## Exercise
Could you update the concert review, giving again everything from "Then the band" down to "rock ‘n roll seraph?" but with "muttered" changed to "whispered"?

On a more mundane, terrestrial level, we heard about half of Takk, the band’s latest album, several songs from the unpronounceable ( ), and, best of all, several new songs not yet released. For those of you familiar with the albums, take everything you know and ratchet it up several levels. “Glossoli,” from Takk, which opened the show, went from a brooding but serene placid beauty to a crescendo so intense that my body was literally shaking from the sound. Chalk it up to the booming bass if it makes you feel more in control. String quartet Amina, who opened the show, played several songs with Sigur Ros, and the coda to the haunting “Gong” faded so slowly and beautifully that the rowdy, beerswilling audience (this being Cowtown, after all), numbering in the thousands, was utterly silent. The encore’s closing song, Untitled #8 from ( ) (wow, is that a weird phrase to write), was a triumph of thunderous percussion and rapturous beauty, the music building and building until you were convinced that it could not possibly achieve a greater crescendo, and then building some more.
Then the band left the stage with a wave, and Jonsi uttered his only spoken words of the night. “Takk,” he said, Icelandic for “Thanks.” I muttered it under my breath myself, but it seemed inadequate compensation for what had transpired. Just what is the proper expression of gratitude for a rock ‘n roll seraph?

## Dataset section
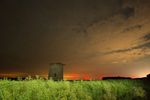 A01 :  Alors que le ciel était dégagé en partant, une fois arrivé aux pieds du moulin, les nuages envahissaient la voûte céleste. Ces derniers masque la Voie Lactée, mais le déplacement a permis d’évaluer la quantité de pollution lumineuse. À droite se trouve Airvault, au centre Parthenay et à gauche Poitiers. Le 31 mai 2024 au nord de St-Généroux, Sony NEX5-T, 12mm, f/2, 1600 ISO, 15s.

## Result for this exercise
Then the band left the stage with a wave, and Jonsi uttered his only spoken words of the night. “Takk,” he said, Icelandic for “Thanks.” I whispered it under my breath myself, but it seemed inadequate compensation for what had transpired. Just what is the proper expression of gratitude for a rock ‘n roll seraph?